● **Records for this task**:
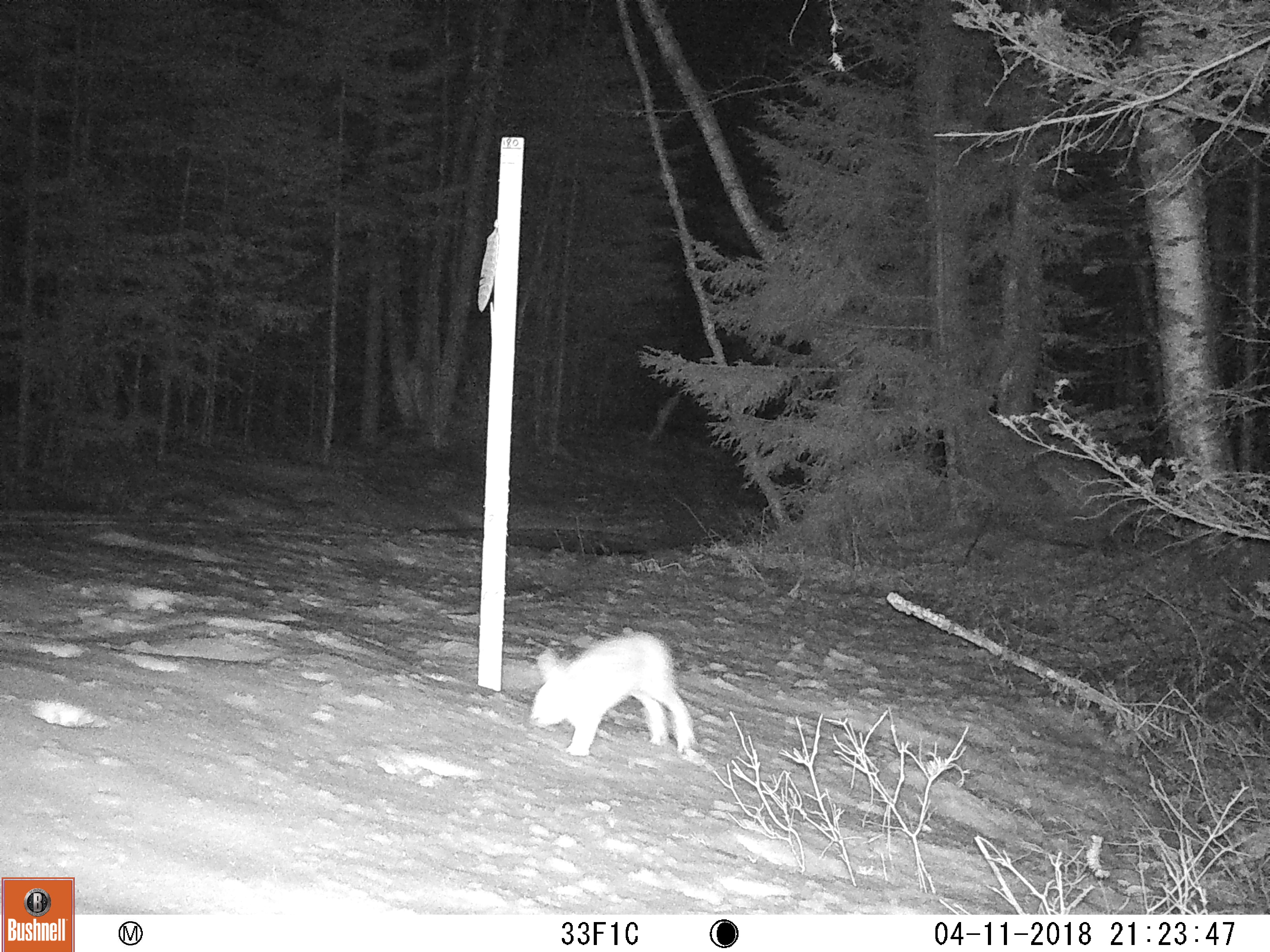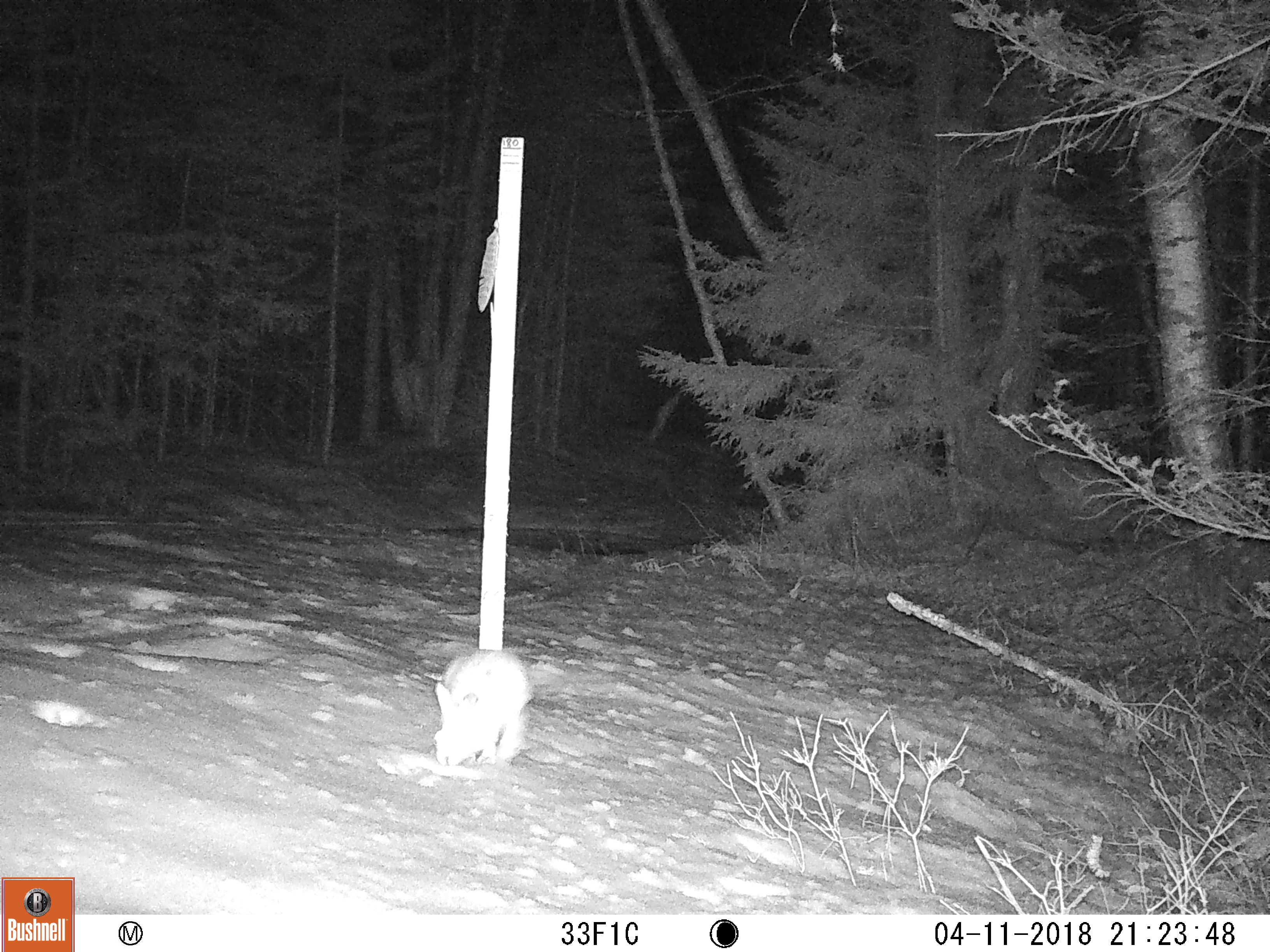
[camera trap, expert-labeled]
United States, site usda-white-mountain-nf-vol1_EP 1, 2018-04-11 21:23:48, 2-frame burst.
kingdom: Animalia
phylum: Chordata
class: Mammalia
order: Lagomorpha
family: Leporidae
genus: Lepus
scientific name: Lepus americanus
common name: snowshoe hare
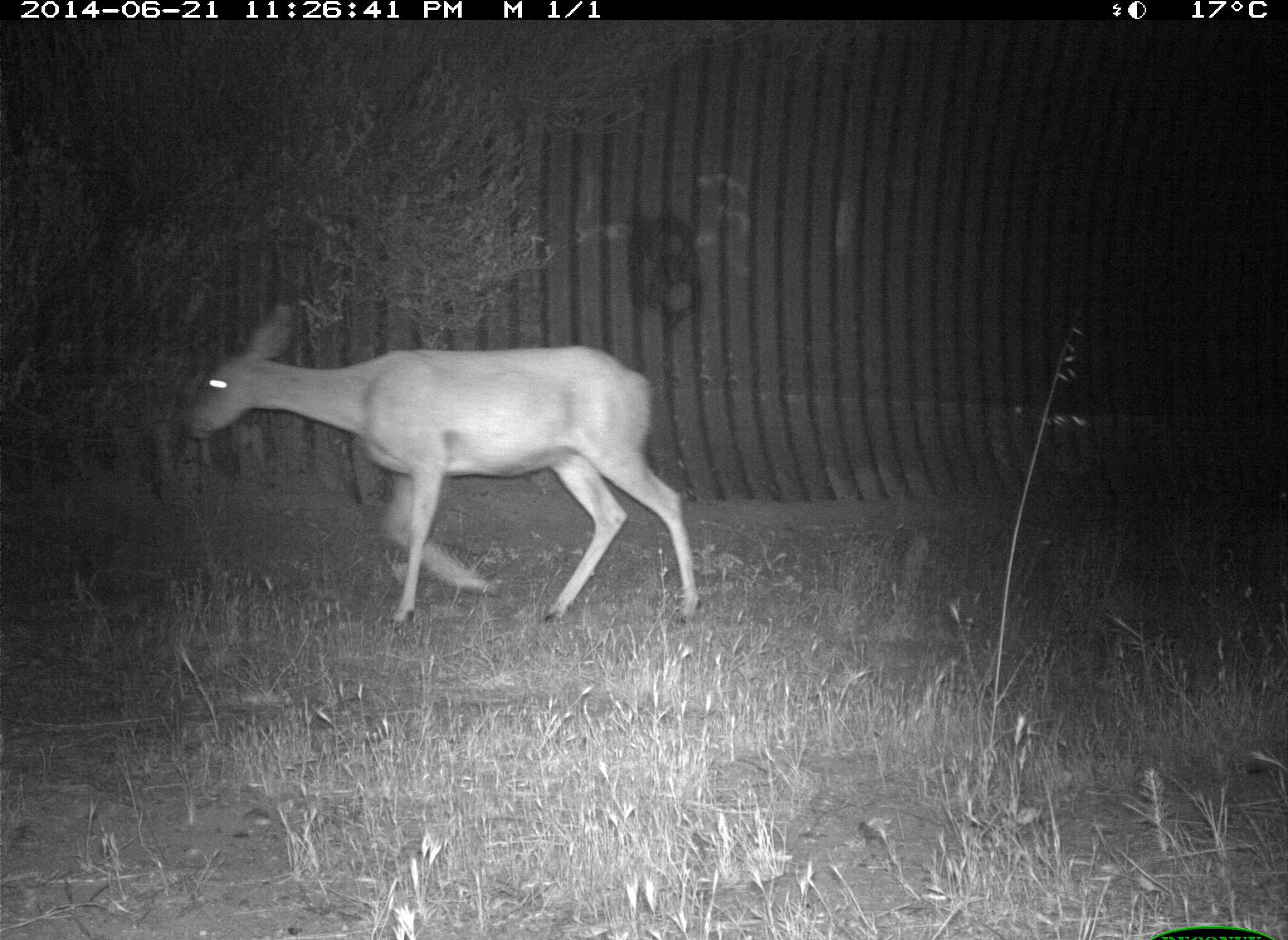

● **Problem to solve**:
Please reproduce the entries above line by line, exactly, leaving out each image.

● **Exercise solution**:
[camera trap, expert-labeled]
United States, site usda-white-mountain-nf-vol1_EP 1, 2018-04-11 21:23:48, 2-frame burst.
kingdom: Animalia
phylum: Chordata
class: Mammalia
order: Lagomorpha
family: Leporidae
genus: Lepus
scientific name: Lepus americanus
common name: snowshoe hare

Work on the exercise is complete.